_Input rows_
BEGIN
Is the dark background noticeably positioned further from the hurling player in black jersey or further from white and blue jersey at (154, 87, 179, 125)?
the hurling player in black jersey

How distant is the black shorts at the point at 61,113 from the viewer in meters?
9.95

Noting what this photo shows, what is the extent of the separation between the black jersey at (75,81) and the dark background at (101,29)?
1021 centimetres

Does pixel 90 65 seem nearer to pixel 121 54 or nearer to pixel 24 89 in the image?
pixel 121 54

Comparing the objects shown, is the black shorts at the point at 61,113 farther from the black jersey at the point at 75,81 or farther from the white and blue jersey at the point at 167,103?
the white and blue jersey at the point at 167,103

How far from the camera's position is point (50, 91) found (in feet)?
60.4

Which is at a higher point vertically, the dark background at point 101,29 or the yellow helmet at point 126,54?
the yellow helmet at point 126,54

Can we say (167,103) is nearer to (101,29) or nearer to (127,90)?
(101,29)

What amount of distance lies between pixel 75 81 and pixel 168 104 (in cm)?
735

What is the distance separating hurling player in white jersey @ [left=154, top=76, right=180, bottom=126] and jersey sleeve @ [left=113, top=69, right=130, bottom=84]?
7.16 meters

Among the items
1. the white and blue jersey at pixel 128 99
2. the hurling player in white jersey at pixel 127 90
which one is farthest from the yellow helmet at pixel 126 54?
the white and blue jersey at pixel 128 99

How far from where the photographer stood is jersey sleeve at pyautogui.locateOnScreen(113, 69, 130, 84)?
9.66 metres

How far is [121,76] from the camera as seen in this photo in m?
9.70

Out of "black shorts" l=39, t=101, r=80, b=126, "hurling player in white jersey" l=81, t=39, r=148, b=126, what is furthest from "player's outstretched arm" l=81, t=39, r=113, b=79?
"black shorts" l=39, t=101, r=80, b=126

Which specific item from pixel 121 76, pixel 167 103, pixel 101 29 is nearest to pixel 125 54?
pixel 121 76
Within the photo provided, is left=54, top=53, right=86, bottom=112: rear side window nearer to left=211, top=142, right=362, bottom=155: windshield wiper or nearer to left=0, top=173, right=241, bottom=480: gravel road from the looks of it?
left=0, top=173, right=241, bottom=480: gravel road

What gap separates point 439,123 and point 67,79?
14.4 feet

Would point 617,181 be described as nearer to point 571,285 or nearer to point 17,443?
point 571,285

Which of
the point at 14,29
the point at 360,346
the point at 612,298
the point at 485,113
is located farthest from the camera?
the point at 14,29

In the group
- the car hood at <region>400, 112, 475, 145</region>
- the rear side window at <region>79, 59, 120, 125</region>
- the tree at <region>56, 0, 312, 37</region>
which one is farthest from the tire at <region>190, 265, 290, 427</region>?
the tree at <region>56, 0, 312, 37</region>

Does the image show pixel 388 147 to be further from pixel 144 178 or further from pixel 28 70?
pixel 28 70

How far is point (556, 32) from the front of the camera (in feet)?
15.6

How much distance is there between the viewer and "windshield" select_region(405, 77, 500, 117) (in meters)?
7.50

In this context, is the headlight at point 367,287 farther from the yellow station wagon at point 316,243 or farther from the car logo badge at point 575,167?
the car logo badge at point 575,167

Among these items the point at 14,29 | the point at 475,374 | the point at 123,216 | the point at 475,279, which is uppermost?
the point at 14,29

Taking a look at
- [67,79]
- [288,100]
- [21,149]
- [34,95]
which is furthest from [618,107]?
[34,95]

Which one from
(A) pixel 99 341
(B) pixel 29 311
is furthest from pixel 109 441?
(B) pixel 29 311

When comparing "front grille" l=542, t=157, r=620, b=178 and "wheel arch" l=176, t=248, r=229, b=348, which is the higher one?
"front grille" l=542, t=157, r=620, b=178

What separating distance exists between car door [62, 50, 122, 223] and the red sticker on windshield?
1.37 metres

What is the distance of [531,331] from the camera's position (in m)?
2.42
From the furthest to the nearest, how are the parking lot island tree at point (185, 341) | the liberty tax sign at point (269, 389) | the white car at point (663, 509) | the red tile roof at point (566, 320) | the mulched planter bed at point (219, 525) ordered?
END
_Exercise details_
List every line of the rows above as a numbered list, omitting the blank lines.

_Reply_
1. Is the dark background noticeably positioned further from the hurling player in black jersey or further from white and blue jersey at (154, 87, 179, 125)?
2. the hurling player in black jersey
3. How distant is the black shorts at the point at 61,113 from the viewer in meters?
4. 9.95
5. Noting what this photo shows, what is the extent of the separation between the black jersey at (75,81) and the dark background at (101,29)?
6. 1021 centimetres
7. Does pixel 90 65 seem nearer to pixel 121 54 or nearer to pixel 24 89 in the image?
8. pixel 121 54
9. Comparing the objects shown, is the black shorts at the point at 61,113 farther from the black jersey at the point at 75,81 or farther from the white and blue jersey at the point at 167,103?
10. the white and blue jersey at the point at 167,103
11. How far from the camera's position is point (50, 91) found (in feet)?
12. 60.4
13. Which is at a higher point vertically, the dark background at point 101,29 or the yellow helmet at point 126,54?
14. the yellow helmet at point 126,54
15. Can we say (167,103) is nearer to (101,29) or nearer to (127,90)?
16. (101,29)
17. What amount of distance lies between pixel 75 81 and pixel 168 104 (in cm)?
18. 735
19. What is the distance separating hurling player in white jersey @ [left=154, top=76, right=180, bottom=126] and jersey sleeve @ [left=113, top=69, right=130, bottom=84]?
20. 7.16 meters
21. Among the items
22. 1. the white and blue jersey at pixel 128 99
23. 2. the hurling player in white jersey at pixel 127 90
24. which one is farthest from the yellow helmet at pixel 126 54?
25. the white and blue jersey at pixel 128 99
26. How far from where the photographer stood is jersey sleeve at pyautogui.locateOnScreen(113, 69, 130, 84)?
27. 9.66 metres
28. How far is [121,76] from the camera as seen in this photo in m?
29. 9.70
30. Out of "black shorts" l=39, t=101, r=80, b=126, "hurling player in white jersey" l=81, t=39, r=148, b=126, what is furthest from "player's outstretched arm" l=81, t=39, r=113, b=79?
31. "black shorts" l=39, t=101, r=80, b=126
32. Which specific item from pixel 121 76, pixel 167 103, pixel 101 29 is nearest to pixel 125 54?
33. pixel 121 76
34. Within the photo provided, is left=54, top=53, right=86, bottom=112: rear side window nearer to left=211, top=142, right=362, bottom=155: windshield wiper or nearer to left=0, top=173, right=241, bottom=480: gravel road from the looks of it?
35. left=0, top=173, right=241, bottom=480: gravel road
36. What gap separates point 439,123 and point 67,79?
37. 14.4 feet
38. Would point 617,181 be described as nearer to point 571,285 or nearer to point 17,443?
39. point 571,285
40. Which of
41. the point at 14,29
42. the point at 360,346
43. the point at 612,298
44. the point at 485,113
45. is located farthest from the camera?
46. the point at 14,29
47. In the group
48. - the car hood at <region>400, 112, 475, 145</region>
49. - the rear side window at <region>79, 59, 120, 125</region>
50. - the tree at <region>56, 0, 312, 37</region>
51. which one is farthest from the tire at <region>190, 265, 290, 427</region>?
52. the tree at <region>56, 0, 312, 37</region>
53. Does the image show pixel 388 147 to be further from pixel 144 178 or further from pixel 28 70?
54. pixel 28 70
55. How far is point (556, 32) from the front of the camera (in feet)?
56. 15.6
57. How much distance is there between the viewer and "windshield" select_region(405, 77, 500, 117) (in meters)?
58. 7.50
59. In this context, is the headlight at point 367,287 farther from the yellow station wagon at point 316,243 or farther from the car logo badge at point 575,167?
60. the car logo badge at point 575,167
61. Among these items the point at 14,29 | the point at 475,374 | the point at 123,216 | the point at 475,279, which is uppermost?
62. the point at 14,29
63. Taking a look at
64. - [67,79]
65. - [288,100]
66. - [21,149]
67. - [34,95]
68. which is furthest from [618,107]?
69. [34,95]
70. Which one from
71. (A) pixel 99 341
72. (B) pixel 29 311
73. is furthest from pixel 109 441?
74. (B) pixel 29 311
75. When comparing "front grille" l=542, t=157, r=620, b=178 and "wheel arch" l=176, t=248, r=229, b=348, which is the higher one?
76. "front grille" l=542, t=157, r=620, b=178
77. What separating distance exists between car door [62, 50, 122, 223] and the red sticker on windshield?
78. 1.37 metres
79. What is the distance of [531,331] from the camera's position (in m)?
80. 2.42
81. From the furthest to the nearest, how are the parking lot island tree at point (185, 341) | the liberty tax sign at point (269, 389) | the white car at point (663, 509) | the red tile roof at point (566, 320) | the mulched planter bed at point (219, 525) ordered?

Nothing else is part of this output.